One of the boys, Cal thought. But he followed Trafton down the hall anyway. They were running by the time they reached the boy—a large, stumbling figure in a pale blue hospital gown. He was with a nurse who was encouraging him to walk, but the look on her face said that she didn’t really want to touch him. The boy weaved like a drunk. When he turned his face to them, they saw that it was Jake Barnes.

Trafton slumped against the wall, shuddering with the failed effort of holding his emotions in check.

* * *

I wanted to see her, but they wouldn’t let me see her. There were still two bodies beneath sheets in the cold room but they were vague, almost shapeless. They could have been anybody at all but I wanted to know. I knew that I was dead and I wanted to see who else was and I hoped it wasn’t Mandy. I tried to approach the bodies but the nurse’s hand was firm on my shoulder as she steered me towards the door. I couldn’t tell that the bodies under the sheets were Curtis’s and Mandy’s but when I saw their parents outside the door of the cold room I knew. I knew and I tried to go back.

When I saw Mandy’s father I tried to return to the cold room and find her and help her come back. I don’t know how I could help her come back but I thought if I held her or if I kissed her she would awaken like Snow White like Sleeping Beauty like any of the fairy tale princesses who’d fallen into a magic slumber.

But what I’d returned from didn’t feel like slumber. There was pain, there was raw ache when I moved, each muscle felt twisted and dry, like overcooked bacon.

But they wouldn’t let me return. “It isn’t permitted,” the nurse said. As though saying so made it real, as though all manner of permissions hadn’t been revoked or granted. I could have forced her but then what? That’s what I thought. I wasn’t thinking about being dead—that would come later—I was just thinking about seeing Mandy again. That’s all.

I tried to speak but I couldn’t make any sound at all. My tongue was like a mouthful of cold meat; I could feel it lying there, pressing against my teeth, but I couldn’t move it at all.

When I fell, it was Mandy’s father that lifted me up. There was something in his eyes, some message, but it wasn’t one of fear like with the nurse.

“Come on,” her father said. “I’ll take you home.”

I followed. But I knew there was no home to return to.

* * *

Cal sat in the truck with the engine running as Jake got out of the cab. Cal had started to get out himself, but Jake’s hand—surprisingly gentle—fell upon his arm, and the boy shook his head. Jake didn’t say anything, but Cal didn’t think there was really anything to say at that moment.

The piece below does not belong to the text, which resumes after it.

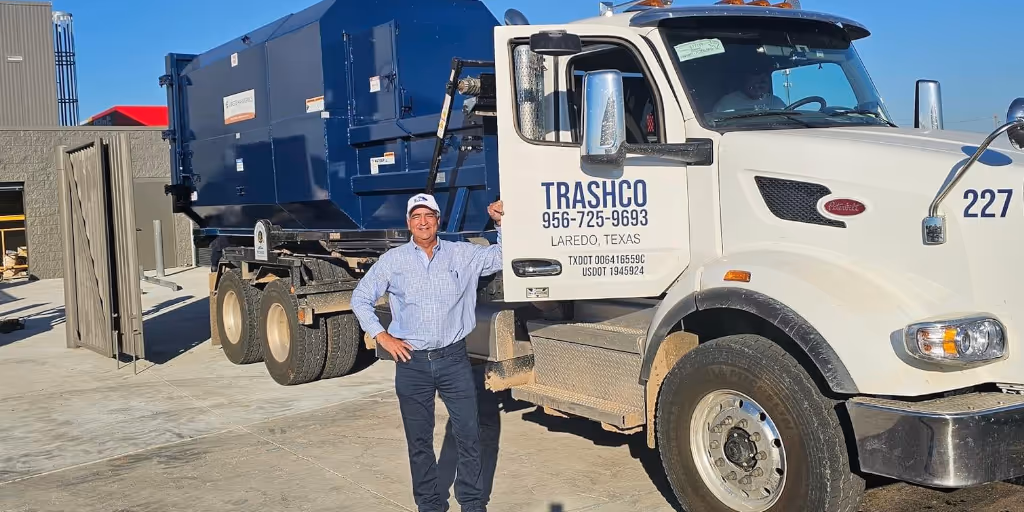 Trashco team in front of a Trashco truck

I think I love him, Daddy.

Cal watched him make slow, shuffling progress through the snow toward his front door. He was about halfway across the front lawn when the door opened, and his father strode out onto the steps. Chuck was wearing a tattered sweatshirt and paint-splattered jeans tucked into the tops of work boots he’d not had time to lace up. He was holding a shotgun.

“Get out of here!” he yelled. Like he was shooing an animal. He waved the shotgun in a tight arc. Behind him, Cal could see his wife holding back one of Jake’s younger brothers—Andy, he thought—and trying to cover his eyes with her hands, as though she was afraid that he’d turn to salt.

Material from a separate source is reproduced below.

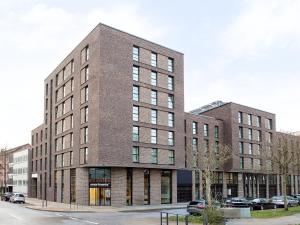 a large brick building on a street with parked cars at smartments Hamburg Hamm in Hamburg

“Go on! You aren’t welcome here!” Cal could see the heat rising from Chuck’s head and shoulders even across the yard, as though there were a tiny furnace being stoked within him. Jake stood rooted in his tracks, motionless. Chuck brought the shotgun up.

“Don’t do it, Barnes!” Cal called out, opening his car door.

“Do not move, Cal Wilson,” Barnes said. “I have a right to defend my property. I have every right.”